Migrate high-volume primitives first. Once primitives are stable, composites built on top of them are mostly free.
Wave 1: typography, color, spacing tokens
Before any component migrates, the foundations have to be in place. CSS variables published, available, documented. This is the unglamorous step that the migration depends on.
Most teams ship this in week 1. The whole org should be able to reference --color-brand-primary or --space-md by the end of the first sprint.
Wave 2: high-volume primitives (Button, Input, Select)
Pick three or four components that ship on every product surface. Migrate them. Document them publicly. Run an internal launch.
These are the components that prove the system works. Adoption velocity will track whether these feel right.
Wave 3: layout primitives (Card, Stack, Grid)

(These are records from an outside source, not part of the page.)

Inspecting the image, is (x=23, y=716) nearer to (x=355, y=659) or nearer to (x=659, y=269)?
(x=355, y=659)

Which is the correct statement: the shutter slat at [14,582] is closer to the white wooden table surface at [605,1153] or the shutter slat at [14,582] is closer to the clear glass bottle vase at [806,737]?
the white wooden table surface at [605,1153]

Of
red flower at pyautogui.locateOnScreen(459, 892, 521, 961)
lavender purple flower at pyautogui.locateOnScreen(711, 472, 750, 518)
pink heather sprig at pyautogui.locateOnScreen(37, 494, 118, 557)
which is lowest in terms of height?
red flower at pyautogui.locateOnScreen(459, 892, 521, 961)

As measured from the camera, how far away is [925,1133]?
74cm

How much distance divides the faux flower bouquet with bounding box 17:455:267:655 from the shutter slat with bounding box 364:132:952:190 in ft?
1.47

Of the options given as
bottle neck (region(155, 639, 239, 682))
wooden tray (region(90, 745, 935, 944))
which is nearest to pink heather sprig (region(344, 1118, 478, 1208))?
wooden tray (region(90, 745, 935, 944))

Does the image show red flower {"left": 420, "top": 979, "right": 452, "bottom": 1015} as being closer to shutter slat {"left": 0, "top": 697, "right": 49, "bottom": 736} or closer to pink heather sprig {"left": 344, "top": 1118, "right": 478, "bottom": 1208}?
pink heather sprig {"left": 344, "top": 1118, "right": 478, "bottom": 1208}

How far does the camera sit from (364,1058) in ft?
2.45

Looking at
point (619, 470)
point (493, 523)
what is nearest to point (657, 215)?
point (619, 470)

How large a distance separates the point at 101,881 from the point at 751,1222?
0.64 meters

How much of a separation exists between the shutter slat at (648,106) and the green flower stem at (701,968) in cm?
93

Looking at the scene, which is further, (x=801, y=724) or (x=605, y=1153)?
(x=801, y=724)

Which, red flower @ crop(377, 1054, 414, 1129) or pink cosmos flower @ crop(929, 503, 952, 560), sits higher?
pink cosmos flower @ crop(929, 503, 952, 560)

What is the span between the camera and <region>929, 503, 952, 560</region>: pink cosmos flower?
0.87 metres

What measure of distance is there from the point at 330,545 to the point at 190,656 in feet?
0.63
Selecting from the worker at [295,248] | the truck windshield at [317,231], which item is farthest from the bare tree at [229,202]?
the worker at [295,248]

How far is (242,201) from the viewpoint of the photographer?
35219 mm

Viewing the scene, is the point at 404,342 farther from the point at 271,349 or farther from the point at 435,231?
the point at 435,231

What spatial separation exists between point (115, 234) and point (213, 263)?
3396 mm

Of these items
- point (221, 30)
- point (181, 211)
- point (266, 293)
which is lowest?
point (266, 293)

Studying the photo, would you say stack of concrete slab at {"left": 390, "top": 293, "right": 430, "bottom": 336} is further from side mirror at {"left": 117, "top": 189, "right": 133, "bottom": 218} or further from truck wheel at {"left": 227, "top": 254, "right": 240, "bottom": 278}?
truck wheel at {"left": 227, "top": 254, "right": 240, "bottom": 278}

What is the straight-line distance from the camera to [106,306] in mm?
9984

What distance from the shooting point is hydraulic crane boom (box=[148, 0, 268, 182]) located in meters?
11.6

Once primitives are stable, layout components built on top of them migrate next. Card composes Heading + Body + Footer slots, all referencing typography tokens. Stack uses spacing tokens.
Layout components without primitive coverage are wishful thinking. Don't ship Stack before space tokens are public.
Wave 4: complex composites (Modal, Form, DataTable)
Now the expensive ones. By the time you reach modals and tables, the team has six months of tokens, primitives, and layout components shipping in production. The composites have a stable foundation to build on.
Don't try to ship DataTable in week one. The DataTable migration is a six-month project on its own.
- 01Foundation tokens (typography, color, spacing) ship before any component.
- 02High-volume primitives (Button, Input, Select) come second — adoption velocity tracks how these feel.
- 03Layout components (Card, Stack, Grid) build on stable primitives.
- 04Complex composites (Modal, Form, DataTable) come last — give them a foundation to land on.